We meet with this preamble to a law enacted at the very beginning of this reign: “Whereas divers persons of small garrison of land or other possessions do make great retinue of people, as well of esquires as of others, in many parts of the realm, giving to them hats and other livery of one suit by year taking again towards them the value of the same livery, or percase the double value, by such covenant and assurance, that every of them shall maintain other in all quarrels, be they reasonable or unreasonable, to the great mischief and oppression of the people, etc.”[**]

     * Froissard, liv. i. chap. 133, 134. Walsing. p. 298, 299,
     300. etc. Knyghtor., p. 2671.

     ** I Richard, II. chap. 7

This preamble contains a true picture of the state of the kingdom. The laws had been so feebly executed, even during the long, active, and vigilant reign of Edward III., that no subject could trust to their protection. Men openly associated themselves, under the patronage of some great baron, for their mutual defence. They wore public badges, by which their confederacy was distinguished. They supported each other in all quarrels, iniquities, extortions, murders, robberies, and other crimes. Their chief was more their sovereign than the king himself; and their own band was more connected with them than their country. Hence the perpetual turbulence, disorders, factions, and civil wars of those times: hence the small regard paid to a character, or the opinion of the public: hence the large discretionary prerogatives of the crown, and the danger which might have ensued from the too great limitation of them. If the king had possessed no arbitrary powers, while all the nobles assumed and exercised them, there must have ensued an absolute anarchy in the state.

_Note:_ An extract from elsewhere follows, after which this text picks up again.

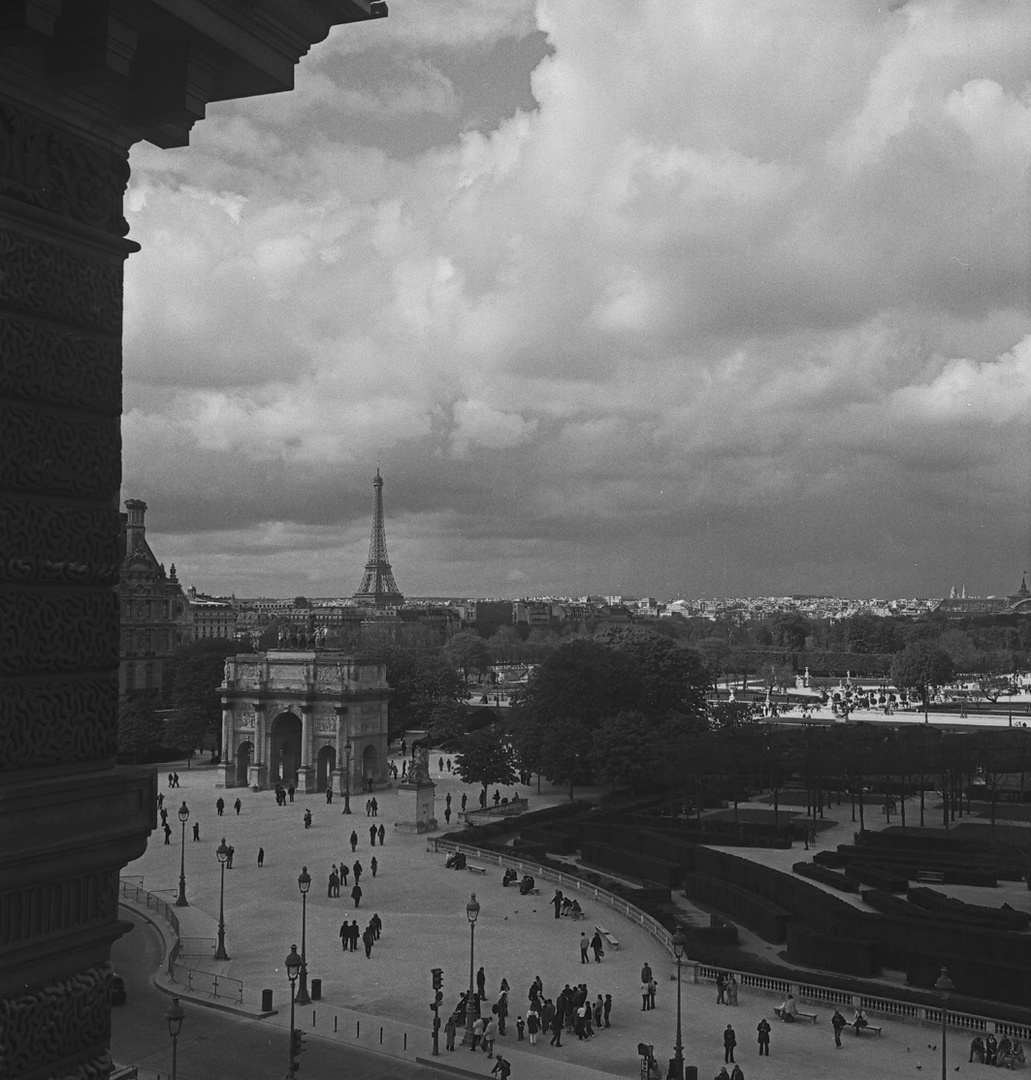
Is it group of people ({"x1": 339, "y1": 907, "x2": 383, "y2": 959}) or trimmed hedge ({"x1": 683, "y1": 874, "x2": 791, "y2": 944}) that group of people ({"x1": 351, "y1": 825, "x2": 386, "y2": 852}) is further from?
group of people ({"x1": 339, "y1": 907, "x2": 383, "y2": 959})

One great mischief attending these confederacies was, the extorting from the king pardons for the most enormous crimes. The parliament often endeavored, in the last reign, to deprive the prince of this prerogative; but, in the present, they were content with an abridgment of it. They enacted, that no pardon for rapes, or for murder from malice prepense, should be valid, unless the crime were particularly specified in it.[*] There were also some other circumstances required for passing any pardon of this kind: an excellent law, but ill observed, like most laws that thwart the manners of the people, and the prevailing customs of the times.